### Work instructions
Reproduce every entry below with each occurrence of "transparent wing" replaced by "clear wing" and all other text left unchanged. Omit the pictures from your output.

══════

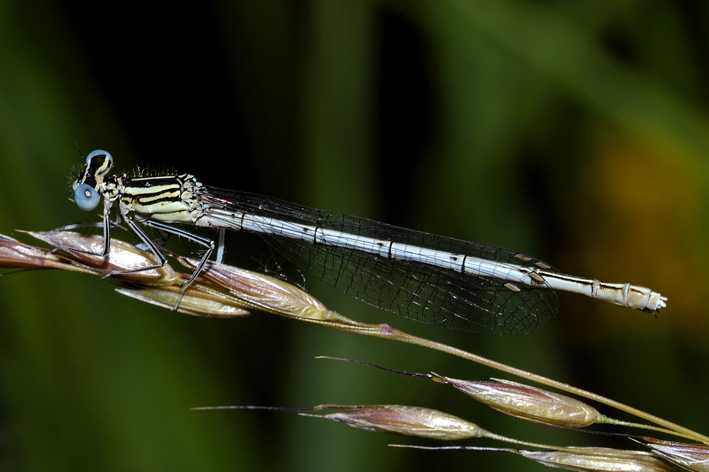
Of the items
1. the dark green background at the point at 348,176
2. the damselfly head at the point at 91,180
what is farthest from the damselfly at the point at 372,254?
the dark green background at the point at 348,176

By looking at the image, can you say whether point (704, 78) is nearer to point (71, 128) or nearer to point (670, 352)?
point (670, 352)

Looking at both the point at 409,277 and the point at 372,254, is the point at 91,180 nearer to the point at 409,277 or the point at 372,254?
the point at 372,254

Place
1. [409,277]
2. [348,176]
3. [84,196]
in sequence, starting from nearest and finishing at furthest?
[84,196]
[409,277]
[348,176]

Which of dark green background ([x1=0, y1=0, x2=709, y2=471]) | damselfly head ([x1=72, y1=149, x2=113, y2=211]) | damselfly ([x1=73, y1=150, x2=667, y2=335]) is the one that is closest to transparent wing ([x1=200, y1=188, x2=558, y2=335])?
damselfly ([x1=73, y1=150, x2=667, y2=335])

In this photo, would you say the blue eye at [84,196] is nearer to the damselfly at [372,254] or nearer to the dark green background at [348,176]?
the damselfly at [372,254]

══════

### Output of the exercise
Of the items
1. the dark green background at the point at 348,176
2. the damselfly head at the point at 91,180
what is farthest from the damselfly at the point at 372,254?
the dark green background at the point at 348,176

By looking at the image, can you say whether point (704, 78) is nearer to point (71, 128) or nearer to point (670, 352)?
point (670, 352)

Looking at both the point at 409,277 and the point at 372,254, is the point at 91,180 nearer to the point at 409,277 or the point at 372,254?
the point at 372,254

Place
1. [409,277]
2. [348,176]
3. [84,196]
in sequence, starting from nearest and finishing at furthest?
[84,196]
[409,277]
[348,176]

Which of dark green background ([x1=0, y1=0, x2=709, y2=471]) | damselfly head ([x1=72, y1=149, x2=113, y2=211]) | damselfly ([x1=73, y1=150, x2=667, y2=335]) is the one that is closest to clear wing ([x1=200, y1=188, x2=558, y2=335])?
damselfly ([x1=73, y1=150, x2=667, y2=335])

In this photo, would you say the blue eye at [84,196] is nearer to the damselfly at [372,254] or nearer to the dark green background at [348,176]?
the damselfly at [372,254]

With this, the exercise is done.